*What to work on*. Among the entries below, extract exactly the lines that run from the one with "category: hyenaspotted" through the one with "[crowd-labeled camera trap]", both ends included.

*Information given*.
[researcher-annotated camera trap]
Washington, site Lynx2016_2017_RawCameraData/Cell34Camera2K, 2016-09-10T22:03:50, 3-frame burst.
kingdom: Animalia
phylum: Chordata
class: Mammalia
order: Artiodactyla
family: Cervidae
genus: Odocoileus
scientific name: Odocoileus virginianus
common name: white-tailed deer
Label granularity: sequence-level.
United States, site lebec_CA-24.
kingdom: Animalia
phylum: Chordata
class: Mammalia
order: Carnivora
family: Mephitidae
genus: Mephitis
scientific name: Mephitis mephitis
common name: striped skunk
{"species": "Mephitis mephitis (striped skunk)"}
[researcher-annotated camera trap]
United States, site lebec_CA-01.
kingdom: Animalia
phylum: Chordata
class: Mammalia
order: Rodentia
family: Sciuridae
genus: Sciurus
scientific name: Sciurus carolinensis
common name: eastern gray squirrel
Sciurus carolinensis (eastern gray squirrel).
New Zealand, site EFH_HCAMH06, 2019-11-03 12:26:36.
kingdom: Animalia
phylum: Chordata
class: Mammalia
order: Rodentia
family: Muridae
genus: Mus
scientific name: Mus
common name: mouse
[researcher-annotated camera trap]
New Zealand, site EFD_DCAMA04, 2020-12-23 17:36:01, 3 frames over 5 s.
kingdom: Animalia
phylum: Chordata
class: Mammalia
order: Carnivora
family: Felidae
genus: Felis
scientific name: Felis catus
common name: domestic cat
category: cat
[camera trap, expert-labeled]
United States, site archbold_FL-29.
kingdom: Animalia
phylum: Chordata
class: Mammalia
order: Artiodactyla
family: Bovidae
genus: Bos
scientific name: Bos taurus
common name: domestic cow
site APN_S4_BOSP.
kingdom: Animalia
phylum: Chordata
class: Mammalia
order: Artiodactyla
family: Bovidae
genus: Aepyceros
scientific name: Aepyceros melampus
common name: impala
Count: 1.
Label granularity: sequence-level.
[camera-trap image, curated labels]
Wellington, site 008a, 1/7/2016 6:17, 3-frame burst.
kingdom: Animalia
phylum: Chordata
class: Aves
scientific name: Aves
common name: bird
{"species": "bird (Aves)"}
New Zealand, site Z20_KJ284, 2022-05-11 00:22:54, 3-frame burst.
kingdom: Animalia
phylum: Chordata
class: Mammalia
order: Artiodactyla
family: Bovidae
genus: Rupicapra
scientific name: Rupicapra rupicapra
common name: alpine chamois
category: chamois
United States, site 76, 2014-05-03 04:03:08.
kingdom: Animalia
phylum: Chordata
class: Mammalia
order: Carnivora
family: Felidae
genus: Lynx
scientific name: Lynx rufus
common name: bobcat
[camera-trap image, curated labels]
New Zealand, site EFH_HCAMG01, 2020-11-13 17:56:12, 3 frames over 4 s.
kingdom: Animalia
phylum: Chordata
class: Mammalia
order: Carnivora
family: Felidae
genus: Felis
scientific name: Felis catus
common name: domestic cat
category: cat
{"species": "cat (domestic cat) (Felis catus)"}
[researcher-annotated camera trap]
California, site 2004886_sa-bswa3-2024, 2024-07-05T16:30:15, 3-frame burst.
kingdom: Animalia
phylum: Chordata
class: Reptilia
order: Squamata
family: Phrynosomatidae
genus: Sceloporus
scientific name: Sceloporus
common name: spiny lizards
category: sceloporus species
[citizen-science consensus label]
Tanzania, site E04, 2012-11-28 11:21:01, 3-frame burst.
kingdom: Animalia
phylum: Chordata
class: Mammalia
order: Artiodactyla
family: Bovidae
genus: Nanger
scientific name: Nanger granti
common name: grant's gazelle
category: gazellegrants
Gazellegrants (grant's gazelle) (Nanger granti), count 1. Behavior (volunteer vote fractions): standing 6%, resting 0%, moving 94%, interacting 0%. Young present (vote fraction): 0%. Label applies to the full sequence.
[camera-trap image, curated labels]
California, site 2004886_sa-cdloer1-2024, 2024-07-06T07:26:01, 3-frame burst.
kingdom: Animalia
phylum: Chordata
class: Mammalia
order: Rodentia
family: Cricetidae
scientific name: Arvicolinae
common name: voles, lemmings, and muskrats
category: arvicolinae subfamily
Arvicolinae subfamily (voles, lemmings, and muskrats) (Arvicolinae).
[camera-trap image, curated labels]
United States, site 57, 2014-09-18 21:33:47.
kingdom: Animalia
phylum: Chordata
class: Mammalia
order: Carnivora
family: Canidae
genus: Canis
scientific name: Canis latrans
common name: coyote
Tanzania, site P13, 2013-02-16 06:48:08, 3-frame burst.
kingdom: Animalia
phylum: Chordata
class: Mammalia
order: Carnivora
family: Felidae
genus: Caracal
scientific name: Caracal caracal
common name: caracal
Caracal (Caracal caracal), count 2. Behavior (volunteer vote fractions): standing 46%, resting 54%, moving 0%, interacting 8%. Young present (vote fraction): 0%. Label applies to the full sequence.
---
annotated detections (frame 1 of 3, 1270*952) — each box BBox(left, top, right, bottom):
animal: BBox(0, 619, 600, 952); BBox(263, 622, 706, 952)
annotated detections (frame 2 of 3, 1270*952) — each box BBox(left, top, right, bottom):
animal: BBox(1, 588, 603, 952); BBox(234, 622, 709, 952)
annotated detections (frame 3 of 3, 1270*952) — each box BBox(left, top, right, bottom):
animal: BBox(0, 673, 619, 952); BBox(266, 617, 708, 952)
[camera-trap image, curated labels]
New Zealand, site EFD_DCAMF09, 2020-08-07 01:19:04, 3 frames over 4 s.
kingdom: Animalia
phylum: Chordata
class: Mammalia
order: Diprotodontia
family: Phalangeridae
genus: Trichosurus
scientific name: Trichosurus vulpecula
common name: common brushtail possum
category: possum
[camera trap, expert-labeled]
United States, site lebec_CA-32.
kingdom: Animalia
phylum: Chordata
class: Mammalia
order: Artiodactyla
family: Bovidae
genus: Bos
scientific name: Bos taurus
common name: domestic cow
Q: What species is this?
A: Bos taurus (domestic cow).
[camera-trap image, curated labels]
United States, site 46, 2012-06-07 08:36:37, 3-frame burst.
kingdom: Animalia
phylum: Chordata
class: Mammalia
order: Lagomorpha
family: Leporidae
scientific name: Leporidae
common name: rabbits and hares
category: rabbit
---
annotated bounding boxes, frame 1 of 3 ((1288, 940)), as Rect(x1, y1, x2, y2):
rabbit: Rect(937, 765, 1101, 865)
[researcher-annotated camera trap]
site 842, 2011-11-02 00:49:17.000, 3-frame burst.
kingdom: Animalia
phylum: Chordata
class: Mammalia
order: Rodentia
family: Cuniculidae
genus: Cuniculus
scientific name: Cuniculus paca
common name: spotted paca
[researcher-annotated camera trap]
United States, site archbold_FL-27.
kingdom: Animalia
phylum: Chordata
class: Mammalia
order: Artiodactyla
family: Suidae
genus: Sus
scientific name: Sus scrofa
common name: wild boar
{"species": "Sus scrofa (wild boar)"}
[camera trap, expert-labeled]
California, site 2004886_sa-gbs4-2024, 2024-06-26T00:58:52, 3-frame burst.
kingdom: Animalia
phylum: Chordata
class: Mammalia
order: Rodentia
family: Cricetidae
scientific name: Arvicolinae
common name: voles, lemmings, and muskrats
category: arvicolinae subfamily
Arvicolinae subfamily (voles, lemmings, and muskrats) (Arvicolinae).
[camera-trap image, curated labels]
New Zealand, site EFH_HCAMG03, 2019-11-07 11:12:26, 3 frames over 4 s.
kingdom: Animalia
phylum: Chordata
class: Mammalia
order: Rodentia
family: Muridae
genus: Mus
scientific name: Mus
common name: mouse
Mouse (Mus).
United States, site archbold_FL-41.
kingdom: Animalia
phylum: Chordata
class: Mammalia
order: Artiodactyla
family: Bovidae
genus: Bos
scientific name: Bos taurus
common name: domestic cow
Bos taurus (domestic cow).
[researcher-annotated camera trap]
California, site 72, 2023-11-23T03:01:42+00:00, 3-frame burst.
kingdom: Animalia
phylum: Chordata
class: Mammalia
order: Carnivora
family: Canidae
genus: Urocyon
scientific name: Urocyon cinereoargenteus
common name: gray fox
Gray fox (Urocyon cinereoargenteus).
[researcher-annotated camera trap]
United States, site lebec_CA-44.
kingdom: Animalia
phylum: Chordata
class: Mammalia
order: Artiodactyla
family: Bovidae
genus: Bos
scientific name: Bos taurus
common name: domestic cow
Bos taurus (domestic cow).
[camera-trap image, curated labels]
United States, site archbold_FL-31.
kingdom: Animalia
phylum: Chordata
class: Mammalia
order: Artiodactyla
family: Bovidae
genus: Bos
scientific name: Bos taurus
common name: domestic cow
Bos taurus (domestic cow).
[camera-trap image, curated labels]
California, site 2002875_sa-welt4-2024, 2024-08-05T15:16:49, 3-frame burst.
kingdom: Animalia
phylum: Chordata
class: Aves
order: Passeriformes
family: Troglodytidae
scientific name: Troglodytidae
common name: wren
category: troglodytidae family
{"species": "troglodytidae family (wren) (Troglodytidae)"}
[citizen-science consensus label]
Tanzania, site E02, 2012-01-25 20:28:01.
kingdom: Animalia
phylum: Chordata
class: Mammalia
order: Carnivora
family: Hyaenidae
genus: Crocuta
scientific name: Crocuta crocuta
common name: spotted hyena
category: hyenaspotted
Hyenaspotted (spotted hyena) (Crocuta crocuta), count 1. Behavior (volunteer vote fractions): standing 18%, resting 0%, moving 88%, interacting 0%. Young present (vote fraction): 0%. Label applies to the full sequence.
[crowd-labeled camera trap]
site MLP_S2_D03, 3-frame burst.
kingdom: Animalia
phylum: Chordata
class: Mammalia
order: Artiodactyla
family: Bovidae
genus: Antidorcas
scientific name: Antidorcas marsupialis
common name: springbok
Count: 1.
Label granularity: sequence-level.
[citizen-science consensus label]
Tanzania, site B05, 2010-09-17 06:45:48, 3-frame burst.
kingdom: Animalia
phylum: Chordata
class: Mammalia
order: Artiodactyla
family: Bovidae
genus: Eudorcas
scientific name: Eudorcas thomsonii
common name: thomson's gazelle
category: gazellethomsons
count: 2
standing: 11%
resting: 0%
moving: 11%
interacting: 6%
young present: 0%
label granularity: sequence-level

*Answer box*.
category: hyenaspotted
Hyenaspotted (spotted hyena) (Crocuta crocuta), count 1. Behavior (volunteer vote fractions): standing 18%, resting 0%, moving 88%, interacting 0%. Young present (vote fraction): 0%. Label applies to the full sequence.
[crowd-labeled camera trap]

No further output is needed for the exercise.